### Passage
□ □ □

If you’ve been tuned out of the political narrative over the summer, you might not have heard the government is facing a £22 billion black hole in its finances and a ‘painful’ Budget lies ahead. Then again, if you’ve got a smart phone, you’re probably up to speed.

There is plenty of speculation flying around about the taxes Labour are going to hike, especially after Keir Starmer said the heaviest burden will fall on those with the ‘broadest shoulders’. One of the rumours doing the rounds is that the chancellor will axe higher rate tax relief on pension contributions.

Currently pension contributions receive tax relief in line with the rate of tax you pay. So basic rate taxpayers ger 20% relief, higher rate taxpayers get 40% relief and additional rate taxpayers get 45% relief. It’s a generous arrangement for sure and costs the Treasury around £40 billion a year. Given the pressure on the public finances, there is now speculation this could be scaled back. Possible alternatives include restricting everyone to basic rate tax relief, or more generously, restricting everyone to a flat rate of tax of perhaps 30%.

 

WHAT IF THERE ARE CHANGES?

□ □ □

### Information provided
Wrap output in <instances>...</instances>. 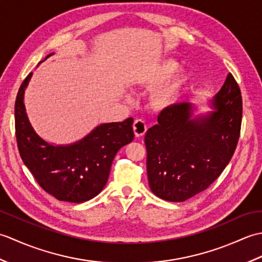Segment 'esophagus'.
<instances>
[{"label": "esophagus", "mask_w": 262, "mask_h": 262, "mask_svg": "<svg viewBox=\"0 0 262 262\" xmlns=\"http://www.w3.org/2000/svg\"><path fill=\"white\" fill-rule=\"evenodd\" d=\"M133 128H134V133L136 137H142L145 135V133L147 130V125L145 120L143 119H136L134 121V125H133Z\"/></svg>", "instance_id": "esophagus-1"}]
</instances>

□ □ □

### Required tasks
(a) Please decide whether each statement agrees with the pension tax relief article, answering yes or no and quoting the deciding words: (i) Pension tax relief costs the Treasury about £40 billion each year. (ii) Keir Starmer said the heaviest burden will fall on pensioners. (iii) Additional rate taxpayers currently receive 45% relief on pension contributions.
(b) Turn the paragraph of the pension tax relief article that opens with "Currently pension contributions" into a short bulleted list that keeps its main facts.
(c) Answer these questions from the pension tax relief article:
(i) How big is the black hole in the government's finances?
(ii) Who is rumored to be planning to axe higher rate tax relief on pension contributions?
(iii) What flat rate is floated as the more generous alternative?

### Answers for the tasks
(a)
(i) Yes: "costs the Treasury around £40 billion a year"
(ii) No: "the heaviest burden will fall on those with the ‘broadest shoulders’"
(iii) Yes: "additional rate taxpayers get 45% relief"

(b)
- Pension contributions currently get tax relief at the rate of tax paid: 20% for basic rate, 40% for higher rate and 45% for additional rate taxpayers.
- This costs the Treasury around £40 billion a year.
- Because of pressure on public finances, it may be scaled back.
- Possible alternatives: basic rate relief for everyone, or a flat rate of perhaps 30%.

(c)
(i) £22 billion
(ii) The chancellor
(iii) Perhaps 30%